## Text excerpt
┄┄┄┄┄┄┄┄┄┄┄┄┄┄┄┄┄┄┄┄
# Miracle gro organic choice potting mix



## tilli94 (Nov 30, 2012)

Hey everyone just wanted to triple check and make sure miracle gro organic choice potting mix would work for my planted tank. If not what else could I use and will it hurt if I put a light layer of gravel over this? Thanks everyone!


----------



## FishKarl (Oct 6, 2012)

Won't hurt to cap it with gravel unless you oddly put too much. I have yet to do an npt as I am going to move across multiple states but I am going to use that soil albeit I'll be adding red clay. Recommend that you should hear another's thought on it first though.


----------



## tilli94 (Nov 30, 2012)

Ok thanks I'm intending to pick some up later today if it isn't the right thing ill just use that in my garden in a few months


----------



## Nothingness (Oct 11, 2012)

thats what I used and capped it with play sand.....so far so good. Just make sure to sift the soil first as I pulled out atleast 1.5lbs of sticks and other large debris


----------



## 1077 (Apr 16, 2008)

tilli94 said:


> Hey everyone just wanted to triple check and make sure miracle gro organic choice potting mix would work for my planted tank. If not what else could I use and will it hurt if I put a light layer of gravel over this? Thanks everyone!


Miracle grow organic potting SOIL, not MIX.
The one you want comes in orange colored bag.
The potting MIX conatains some organic's (possibly chicken manure ) which could elevate ammonia and light,plus ammonia = algae.
The MGO potting soil is just soil with some peat,and small pieces of wood that you may wish to sift out.
I might check the ingrdient's of both but i am near certain that the soil as opposed to the mix is what most use.(I did).

After quick google,,It is the orange bag ,not the green one you want. 
Could not find photo of bag that say's soil ,,but I remember being warned about the green bag ,so I went with the orange bag.


----------



## fish monger (Dec 29, 2011)

1077 said:


> Miracle grow organic potting SOIL, not MIX.
> The one you want comes in orange colored bag.
> The potting MIX conatains some organic's (possibly chicken manure ) which could elevate ammonia and light,plus ammonia = algae.
> The MGO potting soil is just soil with some peat,and small pieces of wood that you may wish to sift out.
> ...


Thanks for the heads up on the mix vs soil. I'm sure that I would have picked the mix if it wasn't for your advice. No plans to try in the near future but something I'm interested in trying at some point for a plant only set up.


----------



## tilli94 (Nov 30, 2012)

Ok I'll make sure I double check ingredients. Thanks for the advice.


----------



## BWG (Oct 11, 2011)

1077 said:


> Miracle grow organic potting SOIL, not MIX.
> The one you want comes in orange colored bag.
> The potting MIX conatains some organic's (possibly chicken manure ) which could elevate ammonia and light,plus ammonia = algae.
> The MGO potting soil is just soil with some peat,and small pieces of wood that you may wish to sift out.
> ...
┄┄┄┄┄┄┄┄┄┄┄┄┄┄┄┄┄┄┄┄
## Material provided
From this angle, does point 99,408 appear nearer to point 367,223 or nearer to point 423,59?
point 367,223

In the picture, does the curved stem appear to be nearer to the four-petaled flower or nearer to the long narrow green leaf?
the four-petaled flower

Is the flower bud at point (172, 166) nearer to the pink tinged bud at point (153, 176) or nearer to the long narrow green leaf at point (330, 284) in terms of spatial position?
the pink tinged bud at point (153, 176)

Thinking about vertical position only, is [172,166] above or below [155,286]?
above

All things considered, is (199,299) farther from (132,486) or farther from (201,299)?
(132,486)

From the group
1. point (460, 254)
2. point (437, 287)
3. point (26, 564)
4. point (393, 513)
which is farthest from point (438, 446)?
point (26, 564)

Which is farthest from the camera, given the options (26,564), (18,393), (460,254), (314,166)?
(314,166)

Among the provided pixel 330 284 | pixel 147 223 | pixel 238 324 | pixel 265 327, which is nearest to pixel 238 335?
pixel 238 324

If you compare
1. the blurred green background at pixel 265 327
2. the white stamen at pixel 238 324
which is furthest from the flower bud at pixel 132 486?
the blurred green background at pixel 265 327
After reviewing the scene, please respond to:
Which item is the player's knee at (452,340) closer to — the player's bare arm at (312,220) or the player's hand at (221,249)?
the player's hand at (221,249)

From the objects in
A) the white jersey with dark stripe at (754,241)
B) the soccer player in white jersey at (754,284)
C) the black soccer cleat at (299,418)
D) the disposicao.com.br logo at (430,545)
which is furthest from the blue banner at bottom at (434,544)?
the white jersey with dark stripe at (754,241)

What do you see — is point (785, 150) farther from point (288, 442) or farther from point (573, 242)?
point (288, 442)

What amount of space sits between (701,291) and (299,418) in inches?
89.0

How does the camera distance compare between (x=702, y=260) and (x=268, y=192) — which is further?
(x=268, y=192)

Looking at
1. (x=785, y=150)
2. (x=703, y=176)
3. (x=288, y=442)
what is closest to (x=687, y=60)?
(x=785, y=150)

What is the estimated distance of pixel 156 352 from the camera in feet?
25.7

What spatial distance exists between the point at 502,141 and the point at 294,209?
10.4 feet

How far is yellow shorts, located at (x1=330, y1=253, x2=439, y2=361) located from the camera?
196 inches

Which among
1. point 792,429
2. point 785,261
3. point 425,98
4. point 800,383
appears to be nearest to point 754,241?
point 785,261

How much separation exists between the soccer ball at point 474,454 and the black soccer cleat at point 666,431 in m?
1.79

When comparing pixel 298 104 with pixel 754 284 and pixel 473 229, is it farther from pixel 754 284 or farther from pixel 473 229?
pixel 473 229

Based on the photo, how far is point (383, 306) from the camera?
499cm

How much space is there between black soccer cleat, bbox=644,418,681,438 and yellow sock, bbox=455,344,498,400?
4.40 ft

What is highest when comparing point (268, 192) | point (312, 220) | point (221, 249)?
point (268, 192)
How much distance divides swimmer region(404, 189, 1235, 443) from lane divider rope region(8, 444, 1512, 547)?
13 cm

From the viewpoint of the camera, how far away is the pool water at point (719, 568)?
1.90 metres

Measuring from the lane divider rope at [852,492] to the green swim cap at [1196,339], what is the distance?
┄┄┄┄┄┄┄┄┄┄┄┄┄┄┄┄┄┄┄┄
Continue the forum thread above on using Miracle-Gro organic potting mix in a planted tank, starting right after its final quoted passage.

The orange bag is the Mix. It's the one that should be used. Right color bag, you just mixed up which was which. The soil is in the green bag and contains I believe cow manure.


----------



## eatmice2010 (Jan 1, 2013)




----------



## BWG (Oct 11, 2011)

eatmice2010 said:


>


None of the above. It's Miracle Gro Organic Choice Potting Mix. That's the one in the orange bag.


----------



## eatmice2010 (Jan 1, 2013)

I no i just posted to solve the picture description problem lol


----------



## BWG (Oct 11, 2011)

lol OK, sorry I got confused cause you didn't post the orange one.


----------



## Psylk87 (Apr 18, 2012)

Okay I am confused now... So do you want to get the green bag or the orange bag? And is it true you can put your fish in it right after you set it up?


----------



## Sagat (Dec 13, 2012)

Orange.

This is what I used (and have seen recommended in here and on other websites), also from Home Depot:
http://m.homedepot.com/p/Miracle-Gro...650/100619045/

And yes, you can put your fish in after it's planted. The sticky written by OldFishLady is an excellent first-resource.


----------



## tilli94 (Nov 30, 2012)

Is this it?


----------



## Sagat (Dec 13, 2012)

It is.


----------



## repru04 (Jan 23, 2012)

So, any MIX is ok? I just got the MG potting mix in a green bag (top left pic). While I didn't get the orange bag, what I got did say mix and the ingrediants don't mention manure.


----------



## Nothingness (Oct 11, 2012)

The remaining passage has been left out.